▶ **Source text**
Updated: Oct 24, 2021


Roberta Rolf discovered felting over ten years ago when she took Andrea Graham’s needle-felting workshop, Fabulous Fun Felted Figure at Fibre Potpourri, in Olds, Alberta. The event was co-hosted by the Edmonton Needlecraft Guild where she’d been an active member for over twenty five years.


Five years later, when Roberta joined the Edmonton Weavers’ Guild (EWG) to learn how to spin, she learned they ran a Fibre-2-Felt study group. The group became her main focus. During that time she took classes with felt artists like Melissa Arnold, and Moy Mackay. She learned how to make projects like 3D vessels, figures, and nuno scarves. When she wasn’t working on a project, and hanging out with her felting friends, she’d make hats. She says, she has a lot of hats.


Recently we talked to Roberta, whose mask of a Saiga is part of Gladys Paulus’ Faces of Extinction exhibit. Faces of Extinction is an international community art project & on-line exhibition that was created to bring attention to the “impact of human activity on ecosystems and habitats, and the increased rate of species loss that is one of the results.” Learn how you can be part of this exciting project HERE

What made you enter Gladys’s call for submissions?

In 2019 EWG joined Red Deer College in bringing Gladys Paulus to Canada. We had Gladys teach us her five-day Animal Mask and two-day colourplay workshop. I had seen a documentary on the Saiga, which is a Mongolian Antelope. I was intrigued by its unique nose. When we decided to have Gladys do two workshops for EWG, I knew this was the animal I wanted to felt.

▶ **Data extract**
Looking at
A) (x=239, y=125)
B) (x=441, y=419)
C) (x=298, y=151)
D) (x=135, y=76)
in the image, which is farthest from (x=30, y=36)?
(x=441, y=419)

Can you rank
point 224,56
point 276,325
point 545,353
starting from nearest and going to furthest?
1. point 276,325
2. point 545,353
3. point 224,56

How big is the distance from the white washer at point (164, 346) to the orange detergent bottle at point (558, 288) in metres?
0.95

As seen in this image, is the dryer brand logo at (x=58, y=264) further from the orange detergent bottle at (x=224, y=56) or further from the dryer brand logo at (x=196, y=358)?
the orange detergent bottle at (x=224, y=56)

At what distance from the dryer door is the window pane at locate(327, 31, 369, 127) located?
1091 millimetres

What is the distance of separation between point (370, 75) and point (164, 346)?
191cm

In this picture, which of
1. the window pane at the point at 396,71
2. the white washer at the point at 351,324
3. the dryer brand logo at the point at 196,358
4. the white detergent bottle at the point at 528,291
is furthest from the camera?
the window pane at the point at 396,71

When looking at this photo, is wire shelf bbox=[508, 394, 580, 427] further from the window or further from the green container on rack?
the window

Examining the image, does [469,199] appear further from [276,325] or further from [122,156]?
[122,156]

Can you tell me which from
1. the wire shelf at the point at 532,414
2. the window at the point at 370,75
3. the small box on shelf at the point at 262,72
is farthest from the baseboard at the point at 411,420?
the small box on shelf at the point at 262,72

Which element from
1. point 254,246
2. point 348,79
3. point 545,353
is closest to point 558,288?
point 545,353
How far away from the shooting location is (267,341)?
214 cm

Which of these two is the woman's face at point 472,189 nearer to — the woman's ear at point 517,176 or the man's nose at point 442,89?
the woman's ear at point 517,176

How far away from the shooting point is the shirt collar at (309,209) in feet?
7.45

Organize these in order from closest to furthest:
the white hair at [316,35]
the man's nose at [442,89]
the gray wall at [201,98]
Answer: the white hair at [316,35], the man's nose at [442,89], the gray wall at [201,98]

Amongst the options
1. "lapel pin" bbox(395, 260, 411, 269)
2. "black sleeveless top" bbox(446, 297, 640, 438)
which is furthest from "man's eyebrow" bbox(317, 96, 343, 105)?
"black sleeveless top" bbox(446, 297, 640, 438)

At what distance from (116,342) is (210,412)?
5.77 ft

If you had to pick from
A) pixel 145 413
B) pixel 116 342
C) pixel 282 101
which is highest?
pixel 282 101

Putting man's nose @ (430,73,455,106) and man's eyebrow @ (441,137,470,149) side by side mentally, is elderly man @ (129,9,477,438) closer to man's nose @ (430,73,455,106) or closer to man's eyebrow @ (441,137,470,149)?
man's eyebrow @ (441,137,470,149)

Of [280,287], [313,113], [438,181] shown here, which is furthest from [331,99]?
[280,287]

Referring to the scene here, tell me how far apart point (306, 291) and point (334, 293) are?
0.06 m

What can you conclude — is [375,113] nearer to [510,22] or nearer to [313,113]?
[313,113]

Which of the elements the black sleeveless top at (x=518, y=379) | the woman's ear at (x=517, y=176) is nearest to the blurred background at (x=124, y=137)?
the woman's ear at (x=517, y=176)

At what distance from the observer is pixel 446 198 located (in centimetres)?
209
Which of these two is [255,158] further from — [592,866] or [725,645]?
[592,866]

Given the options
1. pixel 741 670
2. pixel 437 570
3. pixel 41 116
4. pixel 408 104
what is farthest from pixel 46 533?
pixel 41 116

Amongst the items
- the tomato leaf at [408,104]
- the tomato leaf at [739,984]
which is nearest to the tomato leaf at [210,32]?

▶ **Problem set**
a) Using the article on Roberta Rolf, decide whether each statement agrees with it. Answer yes or no for each, and quote the words that decide it.
(i) Roberta took Andrea Graham's needle-felting workshop at Fibre Potpourri in Olds, Alberta.
(ii) Roberta joined the Edmonton Weavers' Guild to learn how to weave.
(iii) Gladys Paulus taught a three-day Animal Mask workshop for the guild.
b) Turn the paragraph of the article on Roberta Rolf that begins "Five years later, when Roberta joined" into a short list, keeping its main facts.
c) Write what comes next in the article on Roberta Rolf, picking up after its last sentence.

▶ **Task responses**
a)
(i) Yes. "she took Andrea Graham’s needle-felting workshop, Fabulous Fun Felted Figure at Fibre Potpourri, in Olds, Alberta"
(ii) No. "when Roberta joined the Edmonton Weavers’ Guild (EWG) to learn how to spin"
(iii) No. "We had Gladys teach us her five-day Animal Mask and two-day colourplay workshop."

b)
- Roberta joined the Edmonton Weavers' Guild (EWG) to learn to spin.
- She found that the guild ran a Fibre-2-Felt study group, and the group became her main focus.
- She took classes with felt artists such as Melissa Arnold and Moy Mackay.
- She learned to make 3D vessels, figures and nuno scarves.
- Between projects and time with her felting friends, she made hats. She says she has a lot of hats.

c)
In January 2020, Gladys released her Call for Submission for “Faces of Extinction”. I knew my Saiga was eligible. The criteria was a felted mask of a species that is considered endangered based on the IUCN Red List. The documentary had spoken about the mass die-off of Saiga’s due to a fungus that exists in their nostrils. In the years when the spring air is very moist, this fungus creates a respiratory disease that results in a high percentage of deaths. The IUCN Red List reports Saiga are critically endangered. Humans also play a role with their ‘need’ to harvest the Saigas antlers.


Gladys’ call for submission expanded from Facebook to articles in Australia’s Felt magazine in January and the latest issue of German’s FilzFun magazine. As felt :: feutre canada is Canada’s Felt publication, Saiga (Roberta’s animal character), feels she would like to present the call for submission on behalf of Gladys Paulus. As Saiga was excited to have been included in both of these publications, she feels more Canadian felters may also wish to participate.

Do you usually make masks? Or is this new for you? 

Making the Saiga was my first felted mask. A handful of us did some pre-class work by making a paper mask to understand it’s features and researched our animal’s lifestyle.


Did you enjoy working with Gladys? Have you worked with her more than once? 

Gladys is a warm and intuitive instructor. I was also fortunate to have done the ‘Inspired by Nature’ five day workshop, which was part of the Red Deer Polytech Summer Series, so I was able to enjoy Gladys’s company for 19 days.


What did you find most challenging? 

The most challenging part was the continuous rubbing and rubbing and rubbing… When Gladys checked in on each of us her parting words were always, “Keep rubbing,” which brings out the details of our animal.

Tell us about your recent experience at Hungarian Felting Camp?  

Felting Camp was an exhausting endeavour. Five, six-to-eight hour-days of steady felting. Between each day there was a two-hour Q&A and share zoom session. Enthusiastic felters, excellent instructors, and great opportunity to get a taste of various felting techniques.


The hosts have done an excellent job in delivering their programs. Always warm and delightful, despite the long hours they keep and the few technical issues. Their commitment to be the best hosts and share their Hungarian hospitality to participants is very impressive.

Thanks to Roberta for sharing her story and artwork with us. The featured pieces are from workshops with: Alison Cole, Andrea Graham, Katia Mokeyeva, Nataliia Iashnikova, Melissa Arnold, Judit Pocs, Ariane Mariane, Nicola Brown, and Carolyn Agopsowicz.